Janelle DolRayne
Spiritualists
After Helen Frankenthaler
The women of my family move
like this: running water
down their pink shoulders
their long skirts overturned
dandelions reaching for the ground.
To be more liquid than we
already are. To be pink shapes
swimming amongst ourselves—
gently brushing up against each
other’s long strands of black hair.
In the back seat we are side by side.
I’m imagining the probability
of a car existing as a perfect bubble
underwater. I’m seeing us as we leave,
one by one, city by city,
streams of black hair rising
to the top where we become
little islands.
An inflight prayer finishing Ed Ruscha’s sentences
After two paintings titled Indecision, 1982
No wait a minute, airplane, if we are flying,
yes, I think we would hear the laughter from every human rising.

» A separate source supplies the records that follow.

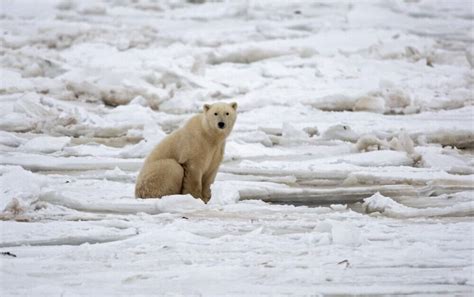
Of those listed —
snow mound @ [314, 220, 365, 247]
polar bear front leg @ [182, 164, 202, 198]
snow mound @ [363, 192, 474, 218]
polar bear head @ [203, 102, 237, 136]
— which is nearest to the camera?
snow mound @ [314, 220, 365, 247]

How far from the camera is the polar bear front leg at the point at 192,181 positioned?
16.7 ft

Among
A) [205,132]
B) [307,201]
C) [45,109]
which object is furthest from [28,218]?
[45,109]

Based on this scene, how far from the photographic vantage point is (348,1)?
1616 cm

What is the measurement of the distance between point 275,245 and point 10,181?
80.7 inches

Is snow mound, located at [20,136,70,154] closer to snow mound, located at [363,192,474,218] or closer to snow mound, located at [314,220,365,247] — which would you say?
snow mound, located at [363,192,474,218]

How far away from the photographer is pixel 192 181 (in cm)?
511

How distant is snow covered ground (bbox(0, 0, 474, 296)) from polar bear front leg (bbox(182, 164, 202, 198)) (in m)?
0.20

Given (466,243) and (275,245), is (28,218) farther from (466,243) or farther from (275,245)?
(466,243)

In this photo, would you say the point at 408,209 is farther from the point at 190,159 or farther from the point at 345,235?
the point at 190,159

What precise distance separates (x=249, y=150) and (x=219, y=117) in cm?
172

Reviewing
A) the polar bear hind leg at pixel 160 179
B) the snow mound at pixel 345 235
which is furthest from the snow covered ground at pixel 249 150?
the polar bear hind leg at pixel 160 179

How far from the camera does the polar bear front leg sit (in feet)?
16.7

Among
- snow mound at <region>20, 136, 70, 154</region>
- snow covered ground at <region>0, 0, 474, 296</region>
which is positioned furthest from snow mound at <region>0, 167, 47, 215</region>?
snow mound at <region>20, 136, 70, 154</region>

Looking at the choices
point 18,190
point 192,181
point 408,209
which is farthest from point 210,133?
point 408,209
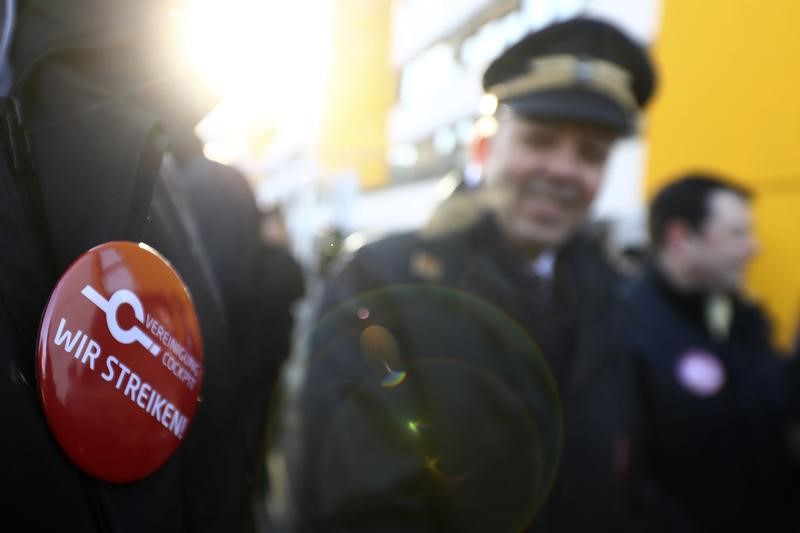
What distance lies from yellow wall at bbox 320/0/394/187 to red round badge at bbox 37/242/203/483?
1789 cm

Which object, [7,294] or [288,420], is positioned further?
[288,420]

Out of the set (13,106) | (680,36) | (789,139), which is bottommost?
(789,139)

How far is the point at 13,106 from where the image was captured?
604mm

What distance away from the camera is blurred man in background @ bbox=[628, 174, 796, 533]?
205 cm

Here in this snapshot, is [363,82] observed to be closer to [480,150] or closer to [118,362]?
[480,150]

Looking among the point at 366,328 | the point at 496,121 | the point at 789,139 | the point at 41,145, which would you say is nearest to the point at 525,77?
the point at 496,121

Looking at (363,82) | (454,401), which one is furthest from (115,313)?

Or maybe that’s turbulence.
I think the laughter makes them uneasy.
I think I just might call each attendant by a saint’s name.
I know I’ll make them feel like heroes.
But then again as long as they believe their heroes,
I’ll be able to rest.
I, too, feel like a jet being towed into a jet bridge
I think by a small cart
I’ll never be able to see.
Or that my big body—shaped perfectly to fly—
is maybe incapable of small turns.
I’ll never know a gentle approach.
But if their fears have turned by initial descent,
then we certainly have reasons to be laughing
with all the people on earth, again.
Janelle DolRayne is a former poetry editor of Copper Nickel and art and production editor of The Journal. Her poems and essay have appeared in The Laurel Review, The Indiana Review, Ninth Letter, The Collagist, Parcel, Interrupture, and the 2013 Best of the Net Anthology, among others. She is the recipient of an Academy of American Poets Prize, the Vandewater Poetry Award, and an M.F.A. degree from The Ohio State University. She is originally from Coal Creek Canyon, CO, and currently calls Los Angeles home.